2. If you go on a day trip, don’t arrive in a city at the siesta time (from 1 to 4 p.m.). You’ll find a sleeping kingdom. Particularly all the museums, churches and cafes will be closed. There are not so many things left which Italians observe so carefully as the siesta.

3. Don’t book an apartment if you come to a city for the first time. You’ll be met by an unconcerned manager whom you won’t see again. You’ll be left to the mercy of fate.

First things first!

4. As soon as you get at the place of your destination you should buy tickets for the urban transport. It isn’t an easy task at all. In big cities there are sometimes ticket machines but you need to have enough coins. There are two types of tickets in Italy: a simple ticket which is valid for 70-90 minutes after validation and a day ticket. If you consider walking about the city all day long it’s better to buy a day ticket. Usually, you can buy tickets at newsstands, tobacco and souvenir shops, bars and even petrol stations.

5. The next urgent thing to do is to visit a local IAT office (Assistance and Information for Tourists), sometimes it is called ”Info-point” or “Pro Loco”. Usually, they are situated near main sights or communes. They will give you very useful information about local places of interest and events, transport schedules. You can also get there free city maps and booklets. Unfortunately, their work hours are very short and normally they are closed on Sundays and holidays.

6. If “IAT” is closed you can drop into any travel agency and they will help you for sure.

7. If you failed to find #5 and #6. You can get some necessary information on transport schedules in a bar situated near the railway or bus station and ask a map in your hotel.

You should be ready to:

8. Folks don’t speak English in small towns.

9. In a small shop or restaurant credit cards are not accepted even if Visa and Mastercard logos are stuck to the door. I was told  in a small restaurant in Rome  that they pay 2 euro from each card transaction and that is why they accept cards only for big bills.

10. Even if a hotel site promises Internet for free it doesn’t mean at all that they provide normal Internet connection. At best, there will be a weak Wi-Fi.

Hope that these 10 tips will protect you from travel stress and the next 7 tips will help to enjoy your Italian holidays to the full.

You are welcome! Benvenuti!

1. Italians are the most tourist friendly nation in the world. They are always ready to help confused tourists to find their way. They are the best improvised guides.

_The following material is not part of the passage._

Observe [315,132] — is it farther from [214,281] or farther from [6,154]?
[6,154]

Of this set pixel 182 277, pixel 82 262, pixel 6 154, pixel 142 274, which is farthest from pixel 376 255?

2. If you visit a city of arts with a wide range of museums it is reasonable to buy a museum card which is valid for 2 or three days and gives you an opportunity to visit main museums.

3. The best places to eat well and cheap are called ”Locanda”, “Trattoria”, and “Osteria”. The key words are “di casa” or “casereccio”, i.e. homemade.

4. You can buy fresh and cheap fruits, vegetables and local typical food at regional markets.

5. Italian ice-cream is the best in the world, especially, “gelato artigiano”, i.e. handmade.

6. Great season sales start on July 1 and January 2 and last for two months and even more. If you have time, wait till prices fall by 50 or even 70%.

7. If you know magic words: “buon giorno”, “per favore”, “grazie” and, of course, “ciao”, Italians consider that you speak Italian very well.

Buon viaggio!


2 Responses to “A Brief Manual for Travelling About Medieval Italy”

  1. Ciao Tatiana, these are excellent and useful tips for travel around medieval Italy! Looking forward to exploring more of amazing Abruzzo with you this August!